= PASSAGE FOR REVIEW =
»»

16 M.J. 1003 | United States Court of Military Appeals | 1983
Lead Opinion
OPINION OF THE COURT
Appellant was convicted by a special court-martial with members of four specifications of larceny. On appeal he challenges the admissibility of photographs taken by a bank’s Automated Teller Machine (ATM). He also contests the propriety of his photographic identification by his roommate. We affirm, holding that such photographs are admissible under Military Rule of Evidence 901(a) and that the photographic identification did not improperly invade the province of the fact finders.
The evidence at trial showed that on 28, 29, 30 and 31 December 1981, the appellant appeared before the First Citizens Bank ATM located at the bank’s 82d Airborne Division branch office and withdrew $100.00 on each date from the account of his roommate, Private Kirk Southwell. He accomplished this by using Southwell’s “bank card” and by entering Southwell’s four-digit “personal identification number.” When the appellant inserted the “bank card” into the ATM, his photograph was taken and the month, day, and time was recorded. When the appellant withdrew the $100.00, his photograph was again taken and the machine number and transaction number were recorded. For each date, a Terminal Settlement Report (TSR) was produced which listed the ATM machine number, each transaction number; the date and time of each transaction, the account number of the account with respect to which a transaction was conducted, and the amount of money deposited, withdrawn or transferred.

««

= DATASET CONTENT =
»»

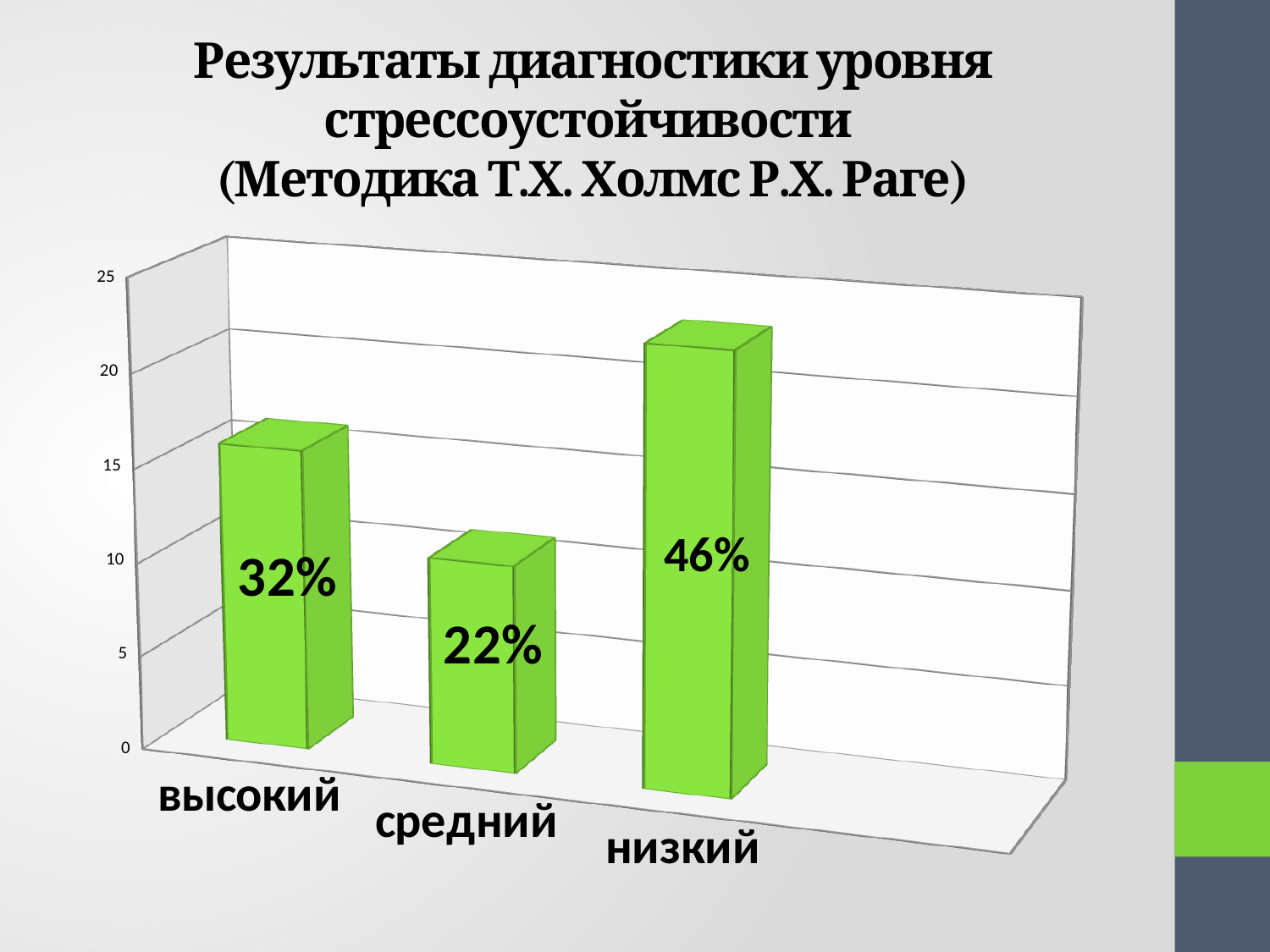
Which category has the highest bar? низкий Which is larger, the value for «высокий» or the value for «средний»? высокий What is the difference between the labelled values for «высокий» and «средний»? 10% How many categories are shown on the chart? 3 Which category has the lowest bar? средний What type of chart is shown on the slide? bar chart Is the bar for «низкий» greater or less than 20 on the vertical axis? greater What is the data label on the bar for «средний»? 22% Is the bar for «средний» greater or less than 15 on the vertical axis? less What is the difference between the labelled values for «низкий» and «средний»? 24% What is the data label on the bar for «высокий»? 32% What is the data label on the bar for «низкий»? 46%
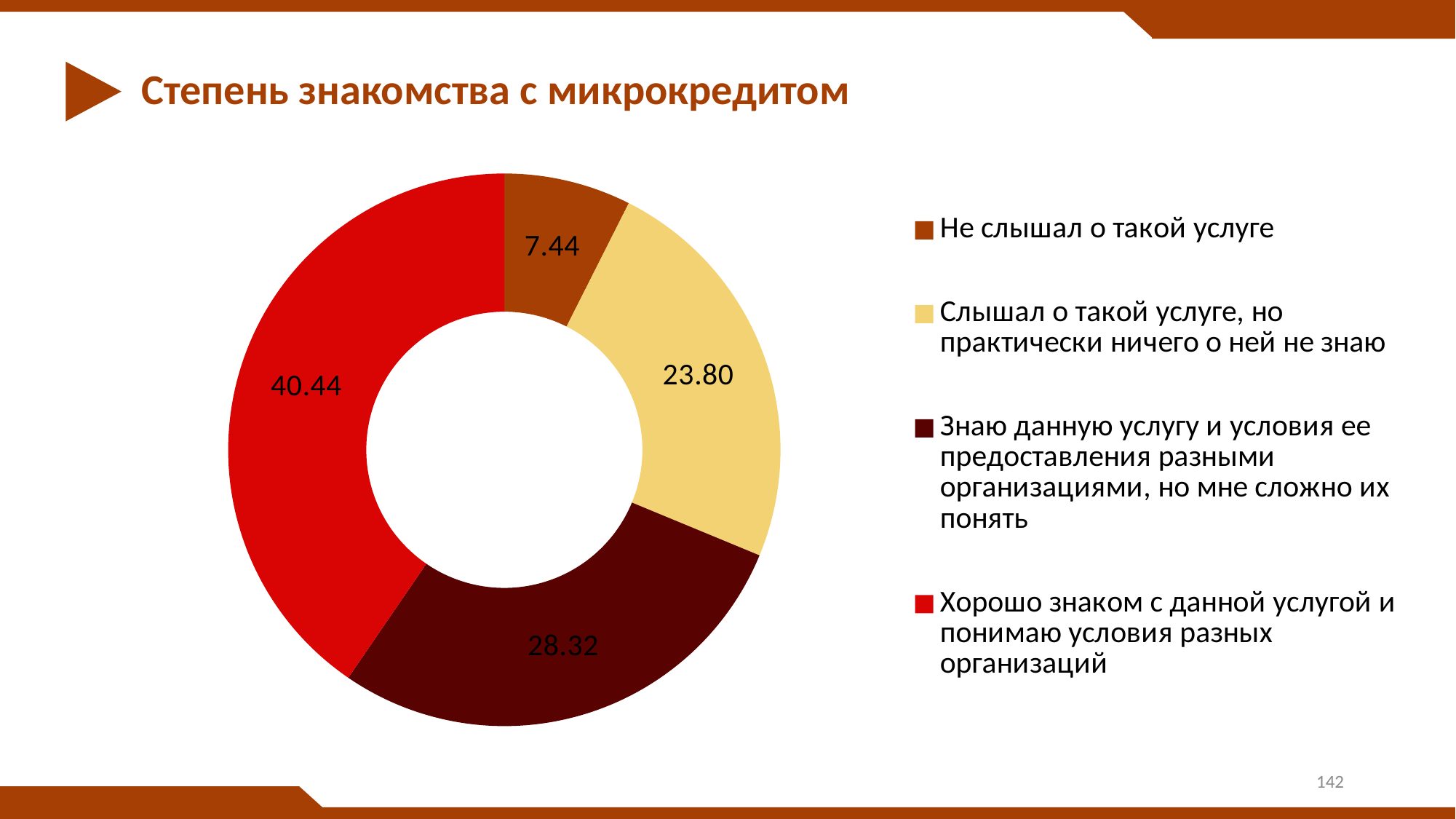
What is the difference between the values for "Хорошо знаком с данной услугой и понимаю условия разных организаций" and "Не слышал о такой услуге"? 33.00 What is the value for "Не слышал о такой услуге"? 7.44 Which category has the largest share of the chart? Хорошо знаком с данной услугой и понимаю условия разных организаций What is the value for "Знаю данную услугу и условия ее предоставления разными организациями, но мне сложно их понять"? 28.32 What is the value for "Слышал о такой услуге, но практически ничего о ней не знаю"? 23.80 What is the title of the slide? Степень знакомства с микрокредитом How many categories does the chart show? 4 What is the value for "Хорошо знаком с данной услугой и понимаю условия разных организаций"? 40.44 Which category has the smallest share of the chart? Не слышал о такой услуге Which is larger: the value for "Слышал о такой услуге, но практически ничего о ней не знаю" or the value for "Знаю данную услугу и условия ее предоставления разными организациями, но мне сложно их понять"? Знаю данную услугу и условия ее предоставления разными организациями, но мне сложно их понять What type of chart is shown on the slide? Doughnut (pie) chart What is the difference between the values for "Знаю данную услугу и условия ее предоставления разными организациями, но мне сложно их понять" and "Слышал о такой услуге, но практически ничего о ней не знаю"? 4.52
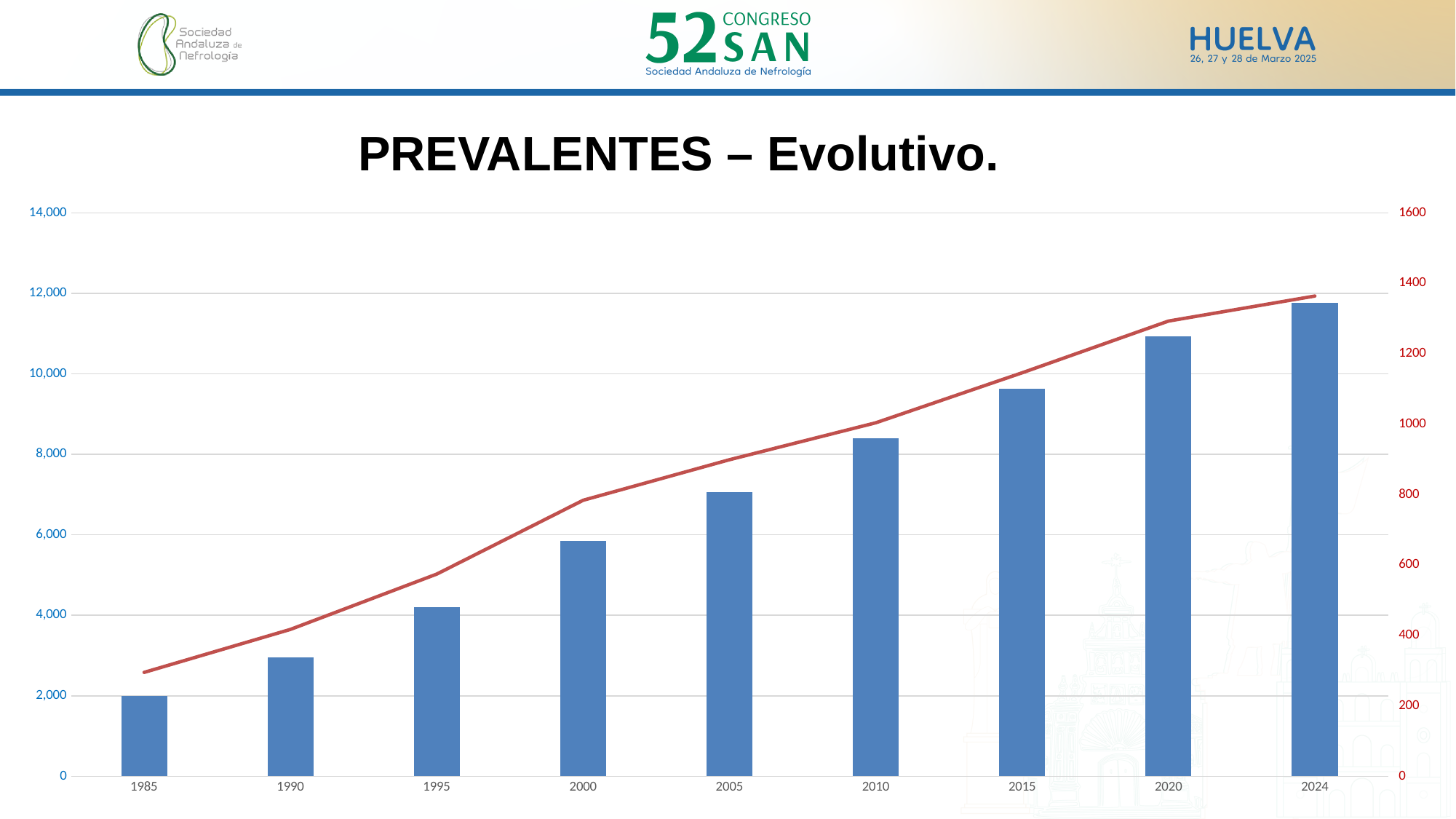
Is the bar value for 2005 greater or less than 6,000? greater Which bar is taller, 2015 or 2020? 2020 What is the title of the chart? PREVALENTES – Evolutivo. Is the bar value for 1990 greater or less than 4,000? less Do the bar values rise or fall from 1985 to 2024? rise Which year has the tallest bar? 2024 Is the bar value for 2010 greater or less than 8,000? greater What kind of chart is shown on the slide? combination bar and line chart How many years are shown along the x axis of the chart? 9 What is the highest value shown on the left vertical axis? 14,000 Which year has the shortest bar? 1985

««

= WHAT IS NEEDED =
Transcribe the court opinion from "16 M.J. 1003" up to and including "the fact finders.". The material here is separate from the court opinion.

= TASK RESULT =
16 M.J. 1003 | United States Court of Military Appeals | 1983
Lead Opinion
OPINION OF THE COURT
Appellant was convicted by a special court-martial with members of four specifications of larceny. On appeal he challenges the admissibility of photographs taken by a bank’s Automated Teller Machine (ATM). He also contests the propriety of his photographic identification by his roommate. We affirm, holding that such photographs are admissible under Military Rule of Evidence 901(a) and that the photographic identification did not improperly invade the province of the fact finders.